Daftar Tugas:
**1.** Sebutkan semua nama relawan yang menurut tulisan tentang relawan dan timses di BUMN sudah menjabat komisaris di perusahaan BUMN.
**2.** Sambung tulisan tentang relawan dan timses Jokowi-JK yang masuk BUMN, mulai setelah kalimat terakhirnya.

____ Kutipan Teks

Relawan dan Timses Masuk BUMN?
Hendri B Satrio ;
Dosen
Ilmu Politik Universitas Paramadina
|
KORAN
SINDO, 04 April 2015
Beberapa hari yang lalu sebuah kelompok diskusi Jakarta yang
bernama Kelompok Diskusi dan Kajian Opini Publik Indonesia (Kedai-KOPI)
melakukan polling opini publik tentang pendapat masyarakat atas keputusan
pemerintah memasukkan eks tim sukses dan relawan Jokowi-JK menjadi komisaris
BUMN.
Polling dilakukan pada situs politik www.uneg2politik.com. Hasil
polling-nya, lebih dari 72% publik tidak setuju dengan kebijakan ini.
Setidaknya ada tujuh relawan yang menempati posisi strategis di perusahaan BUMN. Relawan itu
antara lain Cahaya Dwi Rembulan
Sinaga yang menjadi komisaris independen Bank Mandiri, Pataniari Siahaan komisaris independen BNI, Sonny Keraf komisaris
independen BRI, Jeffry Wurangin komisaris
BRI, Refli Harun komisaris utama jasa
marga, dan Diaz Hendropriyono komisaris Telkomsel.
Baru-baru ini Sukardi Rinakit ditawari masuk jajaran komisaris
di BTN, namun syukurlah beliau mengedepankan pilihan hatinya dan menolak.
Praktik menempatkan sejumlah orang kepercayaan di perusahaan BUMN sebenarnya
lazim dilakukan Presiden sebelumnya. Namun, baru kali publik mengungkapkan
ketidaksetujuannya pada keputusan tersebut.

________
____ Baris Data

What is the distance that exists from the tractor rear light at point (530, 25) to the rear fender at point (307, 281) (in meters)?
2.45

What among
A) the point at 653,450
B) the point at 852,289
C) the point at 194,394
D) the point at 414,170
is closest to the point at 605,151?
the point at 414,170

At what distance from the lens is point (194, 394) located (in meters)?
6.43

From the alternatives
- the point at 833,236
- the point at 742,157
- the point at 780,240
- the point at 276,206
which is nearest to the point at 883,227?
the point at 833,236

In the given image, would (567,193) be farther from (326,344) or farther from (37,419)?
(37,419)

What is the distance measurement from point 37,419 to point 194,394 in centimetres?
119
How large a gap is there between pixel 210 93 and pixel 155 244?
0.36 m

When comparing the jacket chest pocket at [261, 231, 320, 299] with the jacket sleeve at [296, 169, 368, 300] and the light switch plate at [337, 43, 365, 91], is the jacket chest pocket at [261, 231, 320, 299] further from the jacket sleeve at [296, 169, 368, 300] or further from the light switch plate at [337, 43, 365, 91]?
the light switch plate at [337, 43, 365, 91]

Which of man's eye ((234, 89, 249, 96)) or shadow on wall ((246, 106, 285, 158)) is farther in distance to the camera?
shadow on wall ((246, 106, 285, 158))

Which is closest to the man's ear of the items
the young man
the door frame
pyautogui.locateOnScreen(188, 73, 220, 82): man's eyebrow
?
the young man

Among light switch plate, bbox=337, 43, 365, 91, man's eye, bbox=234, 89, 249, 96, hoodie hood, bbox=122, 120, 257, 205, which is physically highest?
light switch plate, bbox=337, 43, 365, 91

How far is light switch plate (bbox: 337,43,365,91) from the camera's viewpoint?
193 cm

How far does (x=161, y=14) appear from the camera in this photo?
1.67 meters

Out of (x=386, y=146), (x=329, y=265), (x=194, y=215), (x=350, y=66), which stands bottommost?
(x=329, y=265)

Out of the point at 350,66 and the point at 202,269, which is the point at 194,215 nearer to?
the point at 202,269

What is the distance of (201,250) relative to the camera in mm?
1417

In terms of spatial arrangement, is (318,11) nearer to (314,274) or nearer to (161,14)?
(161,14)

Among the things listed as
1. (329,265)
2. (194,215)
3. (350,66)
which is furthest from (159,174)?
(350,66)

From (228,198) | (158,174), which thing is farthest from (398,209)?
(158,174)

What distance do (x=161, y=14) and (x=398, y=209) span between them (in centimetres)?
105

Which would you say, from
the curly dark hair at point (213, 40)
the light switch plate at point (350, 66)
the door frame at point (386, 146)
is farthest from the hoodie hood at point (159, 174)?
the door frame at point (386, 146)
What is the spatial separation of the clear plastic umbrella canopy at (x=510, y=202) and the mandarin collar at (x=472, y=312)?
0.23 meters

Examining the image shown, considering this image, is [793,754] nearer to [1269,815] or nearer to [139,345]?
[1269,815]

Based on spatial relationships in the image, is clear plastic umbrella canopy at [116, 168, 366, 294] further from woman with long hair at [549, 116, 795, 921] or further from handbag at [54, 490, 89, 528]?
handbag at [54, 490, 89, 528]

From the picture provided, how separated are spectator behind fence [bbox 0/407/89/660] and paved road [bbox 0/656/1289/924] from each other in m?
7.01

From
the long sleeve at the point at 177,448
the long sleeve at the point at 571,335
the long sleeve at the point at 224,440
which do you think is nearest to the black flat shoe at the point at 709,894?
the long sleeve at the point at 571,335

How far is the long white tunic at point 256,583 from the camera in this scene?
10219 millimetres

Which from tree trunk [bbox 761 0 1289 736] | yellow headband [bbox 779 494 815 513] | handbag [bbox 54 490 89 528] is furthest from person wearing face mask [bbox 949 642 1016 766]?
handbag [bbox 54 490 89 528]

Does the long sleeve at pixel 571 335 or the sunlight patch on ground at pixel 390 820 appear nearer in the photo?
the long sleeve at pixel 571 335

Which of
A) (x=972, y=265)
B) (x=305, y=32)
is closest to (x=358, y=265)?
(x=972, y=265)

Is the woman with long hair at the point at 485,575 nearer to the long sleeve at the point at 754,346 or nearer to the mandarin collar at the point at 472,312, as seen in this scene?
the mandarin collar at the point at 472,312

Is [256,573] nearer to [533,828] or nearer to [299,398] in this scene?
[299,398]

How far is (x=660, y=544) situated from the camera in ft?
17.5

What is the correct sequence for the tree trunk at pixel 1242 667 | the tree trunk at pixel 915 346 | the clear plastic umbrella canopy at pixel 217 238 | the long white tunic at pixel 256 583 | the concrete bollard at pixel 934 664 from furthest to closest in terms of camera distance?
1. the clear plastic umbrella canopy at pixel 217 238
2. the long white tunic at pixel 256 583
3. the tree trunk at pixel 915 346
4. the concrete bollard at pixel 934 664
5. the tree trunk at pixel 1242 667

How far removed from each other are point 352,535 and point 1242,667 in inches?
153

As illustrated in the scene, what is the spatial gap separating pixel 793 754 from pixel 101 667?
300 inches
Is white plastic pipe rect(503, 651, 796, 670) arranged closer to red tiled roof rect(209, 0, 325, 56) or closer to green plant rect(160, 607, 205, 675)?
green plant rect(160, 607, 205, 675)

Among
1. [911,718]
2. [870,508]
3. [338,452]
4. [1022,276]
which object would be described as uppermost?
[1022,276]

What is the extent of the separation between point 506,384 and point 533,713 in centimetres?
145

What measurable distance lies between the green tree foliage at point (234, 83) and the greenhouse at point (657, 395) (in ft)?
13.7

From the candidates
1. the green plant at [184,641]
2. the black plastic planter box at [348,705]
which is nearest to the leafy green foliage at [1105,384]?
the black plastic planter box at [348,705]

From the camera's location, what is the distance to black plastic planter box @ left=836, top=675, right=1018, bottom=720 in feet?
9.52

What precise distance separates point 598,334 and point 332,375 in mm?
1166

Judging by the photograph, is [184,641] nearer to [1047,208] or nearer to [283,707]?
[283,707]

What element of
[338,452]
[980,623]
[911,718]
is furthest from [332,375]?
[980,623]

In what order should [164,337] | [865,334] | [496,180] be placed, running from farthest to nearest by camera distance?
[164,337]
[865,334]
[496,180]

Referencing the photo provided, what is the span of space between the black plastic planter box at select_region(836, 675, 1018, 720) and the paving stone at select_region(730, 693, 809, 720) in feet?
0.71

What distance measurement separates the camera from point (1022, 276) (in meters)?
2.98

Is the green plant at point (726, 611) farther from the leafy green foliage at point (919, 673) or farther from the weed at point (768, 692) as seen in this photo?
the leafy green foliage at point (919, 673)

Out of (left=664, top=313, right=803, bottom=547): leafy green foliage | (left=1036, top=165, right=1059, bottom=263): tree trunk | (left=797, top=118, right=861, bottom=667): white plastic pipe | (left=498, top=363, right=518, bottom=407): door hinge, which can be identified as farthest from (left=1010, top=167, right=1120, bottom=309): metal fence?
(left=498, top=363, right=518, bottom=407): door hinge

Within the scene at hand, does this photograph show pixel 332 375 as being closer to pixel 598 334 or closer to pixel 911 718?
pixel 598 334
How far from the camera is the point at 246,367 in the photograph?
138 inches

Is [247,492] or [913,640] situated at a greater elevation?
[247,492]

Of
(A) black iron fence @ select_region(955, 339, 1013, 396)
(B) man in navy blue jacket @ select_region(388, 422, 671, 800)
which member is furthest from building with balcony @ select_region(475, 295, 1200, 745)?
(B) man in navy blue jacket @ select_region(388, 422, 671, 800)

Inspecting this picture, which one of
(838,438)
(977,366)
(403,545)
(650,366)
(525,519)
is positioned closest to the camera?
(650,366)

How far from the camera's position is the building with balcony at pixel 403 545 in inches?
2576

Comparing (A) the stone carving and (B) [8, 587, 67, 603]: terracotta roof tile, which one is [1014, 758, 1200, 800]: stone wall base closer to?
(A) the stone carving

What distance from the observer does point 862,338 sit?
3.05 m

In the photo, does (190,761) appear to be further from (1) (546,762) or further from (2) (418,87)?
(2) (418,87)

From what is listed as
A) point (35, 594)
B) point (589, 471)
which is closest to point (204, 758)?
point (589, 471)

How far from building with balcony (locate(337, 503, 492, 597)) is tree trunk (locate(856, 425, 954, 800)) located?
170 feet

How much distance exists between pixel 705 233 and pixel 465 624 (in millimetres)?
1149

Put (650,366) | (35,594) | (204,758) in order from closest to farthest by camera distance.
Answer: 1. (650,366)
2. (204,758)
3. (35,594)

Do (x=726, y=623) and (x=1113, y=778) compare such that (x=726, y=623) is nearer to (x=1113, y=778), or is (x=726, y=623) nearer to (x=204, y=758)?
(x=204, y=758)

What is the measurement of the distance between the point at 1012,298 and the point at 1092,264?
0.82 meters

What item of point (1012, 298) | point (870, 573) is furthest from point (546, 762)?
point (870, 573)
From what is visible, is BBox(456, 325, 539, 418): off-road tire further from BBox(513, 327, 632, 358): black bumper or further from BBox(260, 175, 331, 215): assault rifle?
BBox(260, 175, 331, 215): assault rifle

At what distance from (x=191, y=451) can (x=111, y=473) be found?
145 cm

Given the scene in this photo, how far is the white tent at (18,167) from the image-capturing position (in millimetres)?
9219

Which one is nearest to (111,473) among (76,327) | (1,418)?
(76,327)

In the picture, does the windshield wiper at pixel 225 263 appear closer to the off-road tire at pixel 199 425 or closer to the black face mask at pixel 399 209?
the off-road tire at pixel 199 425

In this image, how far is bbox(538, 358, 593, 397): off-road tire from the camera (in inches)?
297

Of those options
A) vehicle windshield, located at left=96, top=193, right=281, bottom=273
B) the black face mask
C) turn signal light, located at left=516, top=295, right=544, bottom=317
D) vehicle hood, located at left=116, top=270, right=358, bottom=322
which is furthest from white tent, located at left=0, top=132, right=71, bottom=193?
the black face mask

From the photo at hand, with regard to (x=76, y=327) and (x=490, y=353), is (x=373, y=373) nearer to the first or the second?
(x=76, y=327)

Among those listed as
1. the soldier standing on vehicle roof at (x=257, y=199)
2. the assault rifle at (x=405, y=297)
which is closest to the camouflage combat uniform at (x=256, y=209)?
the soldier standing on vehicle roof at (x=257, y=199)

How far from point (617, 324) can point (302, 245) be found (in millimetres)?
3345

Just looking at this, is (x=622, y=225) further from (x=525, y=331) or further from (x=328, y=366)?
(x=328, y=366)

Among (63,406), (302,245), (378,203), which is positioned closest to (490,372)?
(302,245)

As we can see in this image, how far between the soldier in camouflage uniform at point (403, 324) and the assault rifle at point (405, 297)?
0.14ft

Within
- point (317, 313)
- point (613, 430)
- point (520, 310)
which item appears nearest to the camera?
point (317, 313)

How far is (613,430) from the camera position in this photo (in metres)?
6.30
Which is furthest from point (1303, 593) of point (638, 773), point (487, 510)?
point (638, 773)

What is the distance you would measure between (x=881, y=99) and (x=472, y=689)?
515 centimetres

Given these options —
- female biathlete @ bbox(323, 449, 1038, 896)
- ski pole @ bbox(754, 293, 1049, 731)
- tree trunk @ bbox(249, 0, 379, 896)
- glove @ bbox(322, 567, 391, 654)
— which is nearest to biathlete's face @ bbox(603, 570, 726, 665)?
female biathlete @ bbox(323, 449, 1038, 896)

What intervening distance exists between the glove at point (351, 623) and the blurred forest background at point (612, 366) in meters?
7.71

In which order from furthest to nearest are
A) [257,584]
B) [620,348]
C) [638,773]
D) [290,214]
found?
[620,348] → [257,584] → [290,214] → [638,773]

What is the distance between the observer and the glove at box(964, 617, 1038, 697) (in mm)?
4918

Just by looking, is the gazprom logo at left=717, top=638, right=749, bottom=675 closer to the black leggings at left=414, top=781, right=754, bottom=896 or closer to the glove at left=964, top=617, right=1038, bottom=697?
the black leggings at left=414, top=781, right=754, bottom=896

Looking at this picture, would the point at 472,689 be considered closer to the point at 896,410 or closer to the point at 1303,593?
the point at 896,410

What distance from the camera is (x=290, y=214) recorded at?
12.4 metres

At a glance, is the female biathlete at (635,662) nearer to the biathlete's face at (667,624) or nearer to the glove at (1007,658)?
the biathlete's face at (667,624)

________

Jawaban:
**1.** Cahaya Dwi Rembulan Sinaga, Pataniari Siahaan, Sonny Keraf, Jeffry Wurangin, Refli Harun, Diaz Hendropriyono

**2.**
Keputusan tidak setuju dari publik patut diduga sebagai reaksi
atas janji Jokowi-JK yang saat masa kampanye pilpres menjanjikan tidak akan bagi-bagi
kursi. Lantas mengapa Presiden seperti memaksakan bahwa relawan harus masuk
menjadi petinggi di badan usaha milik negara (BUMN). Bahkan ada selentingan
di media massa bahwa menteri BUMN sudah menyiapkan 600 posisi bagi relawan
eks tim sukses Jokowi di BUMN.
David Easton, profesor Universitas Chicago Amerika Serikat,
pernah memprediksi bahwa ini akan terjadi dalam politik. Easton menggariskan bahwa
ada atribut yang disebut input-output dalam sistem politik. Input berasal
dari masyarakat yang isinya tuntutan dan dukungan, sementara output adalah
hasil kerja politik yang berasal dari tuntutan dan dukungan. Bila dikaitkan
dengan relawan saat pilpres lalu, relawan sedang memainkan fungsi tuntutan
kembali setelah output telah tercapai.
Tapi, bila hanya mengacu pada pemikiran Easton, ini tidak cukup
kuat memaksakan Jokowi memasukkan relawan ke BUMN. Saya mencatat, setidaknya
ada satu alasan kuat yang kemudian diturunkan menjadi dua alasan pendukung
untuk menjawab pertanyaan tadi yaitu Jokowi sangat memerlukan dukungan solid
yang lebih banyak, terutama dari pendukungnya.
Jokowi Butuh
Dukungan Solid
Saat ini Jokowi diduga tidak memiliki dukungan solid di
pemerintahan. Sangat kecil kelompok politik yang benar-benar mendukung mantan
gubernur Jakarta ini. Indikatornya dapat dilihat mulai dari komposisi kabinet
yang jauh dari harapan masyarakat hingga rongrongan terhadap kebijakan yang
bertubi-tubi menghujam Jokowi. Selain itu, sudah jadi dugaan umum kekuatan
KMP (Kalla, Mega, Paloh) lebih mendominasi pemerintahan.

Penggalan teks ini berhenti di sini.